I think it sounds fine. Similar to our support forums in a study group. You would either want to learn how to do somthing or have a problem doing somthing and need some pointers on how to do it right. There not swapping test answers.


----------



## MikeSwim07 (Apr 28, 2007)

> The school is saying it wasn't so much a study group as it was a place for 146 students to cheat and share answers (though, it's only blaming the student who ran the group).

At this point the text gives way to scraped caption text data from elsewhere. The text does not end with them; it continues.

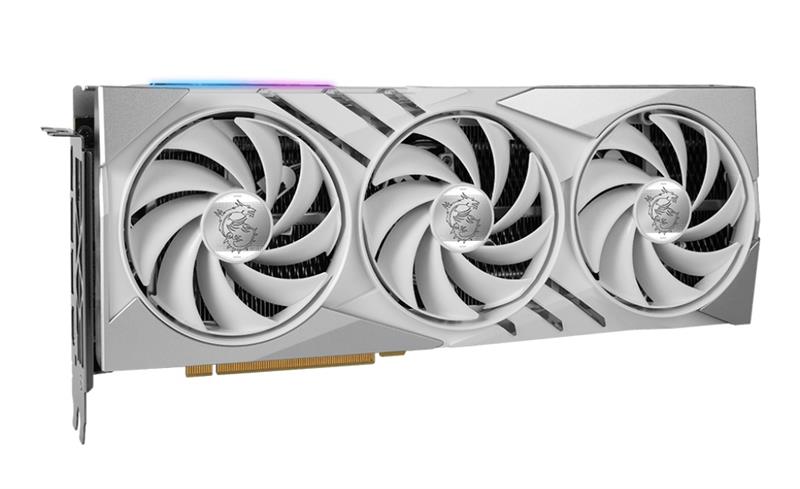 Видеокарта MSI GeForce RTX 4060 Ti 16GB GDDR6 GAMING X SLIM WHITE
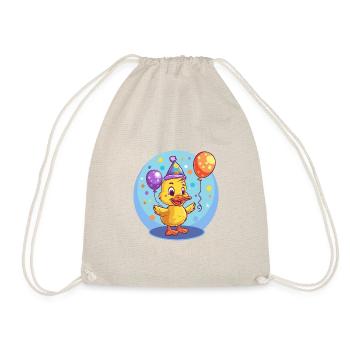 Bande dessinée d’anniversaire de canard - Sac de sport léger - nature - Devant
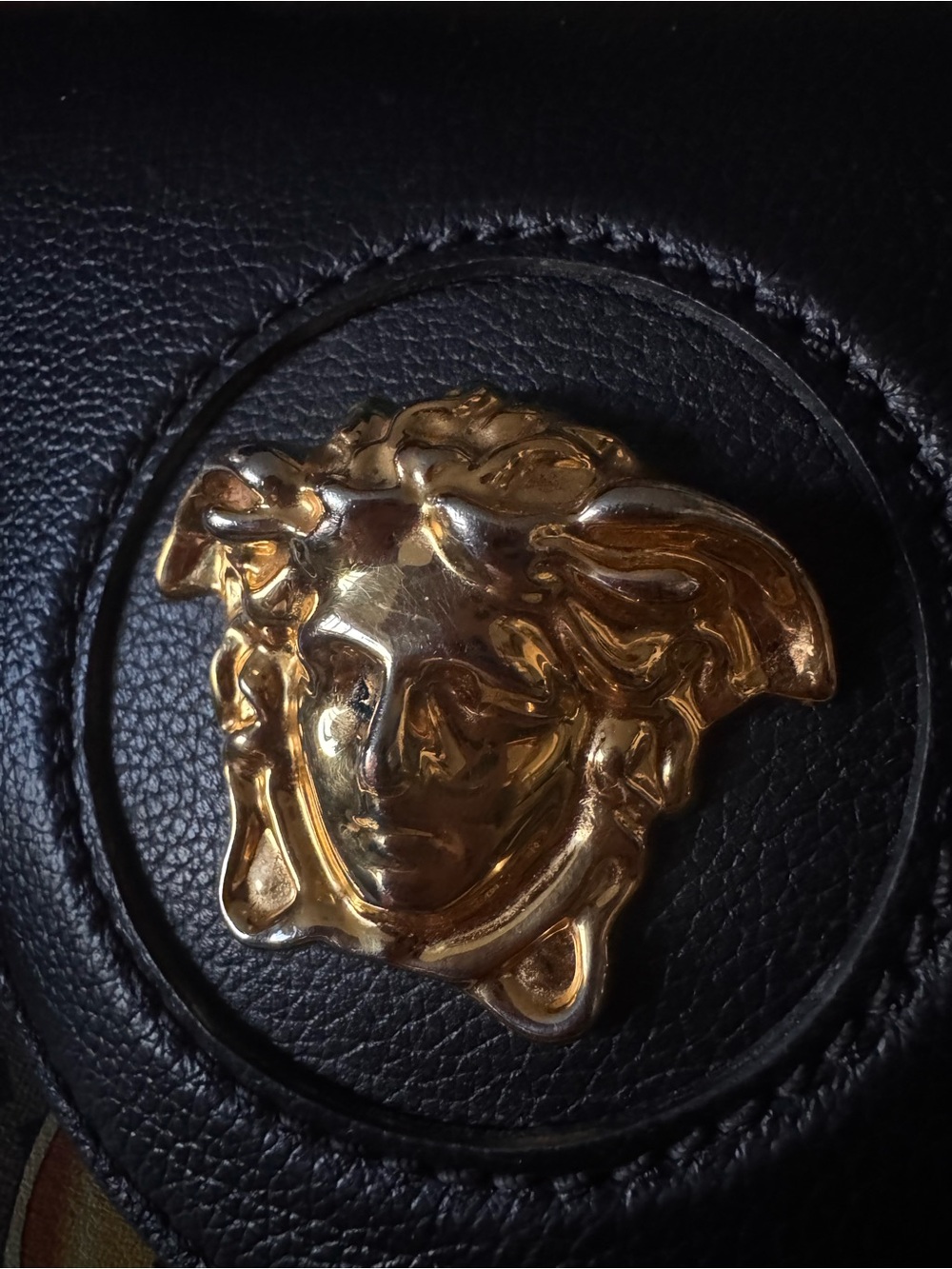 Fendace La Medusa Bag w/ gold chain Fendi & Versace Collaboration 2022 , AS IS - Picture 3 of 17
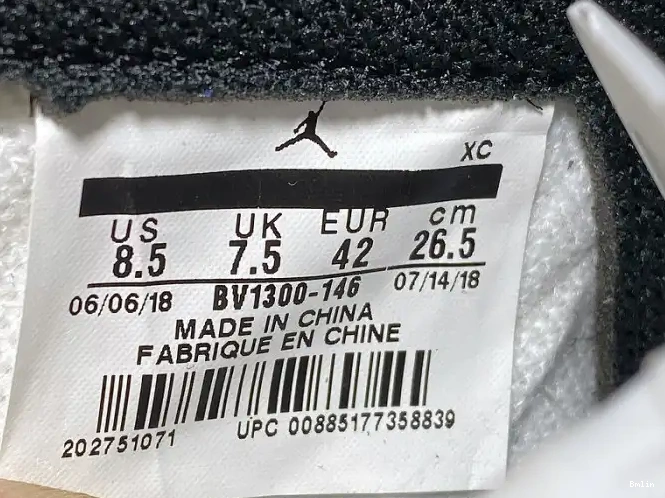 Bmlin shoes 1 Jordan OG BV1300-146 High Retro Air Union x 0530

Doesn't this mean they were cheating?


----------



## JohnWill (Oct 19, 2002)

I guess I don't see the difference between an on-line study group or one that meets in person. Wouldn't it be just as easy to swap answers in person?


----------



## MikeSwim07 (Apr 28, 2007)

yeah, I think the university is just being a PITA


----------



## JohnWill (Oct 19, 2002)

I just think that the Internet has been synonymous with cheating in so many people's minds that they just automatically assume that anyone using the Internet for study is cheating.


----------



## Elvandil (Aug 1, 2003)

Online/offline, I don't see any difference. But did someone have a copy of last year's test? Were they giving the same one, year after year? Were they comparing answers for different versions of the test that some had already taken?

There has to be more to this story. If they were just "studying", they did nothing wrong. Hopefully, reasonable people at the university will sort this all out fairly.


----------



## RootbeaR (Dec 9, 2006)

http://www.thestar.com/article/309855

It wasn't even found out until later, after exams and final marks were in.(Not quite final)
I don't use facebook, but couldn't you be able to tell when posts were made? Like here.
It would be pretty easy to see if it was done during testing.

In Peterborough here, we have a College and a University. Both of which promote working in groups. Whole classes dedicated to teaching how to work in teams to solve problems.

Who said a meeting had to be at a physical location?

Stores here communicate with head offices in Toronto via live video feeds. Who wants to drive 5 hours to have a one hour meeting? I've lived in Toronto and know that some students could easily have a 2-3 hour round trip to meet in person.

Effectively use sources/resources and get kicked in the teeth. I love this Country.


----------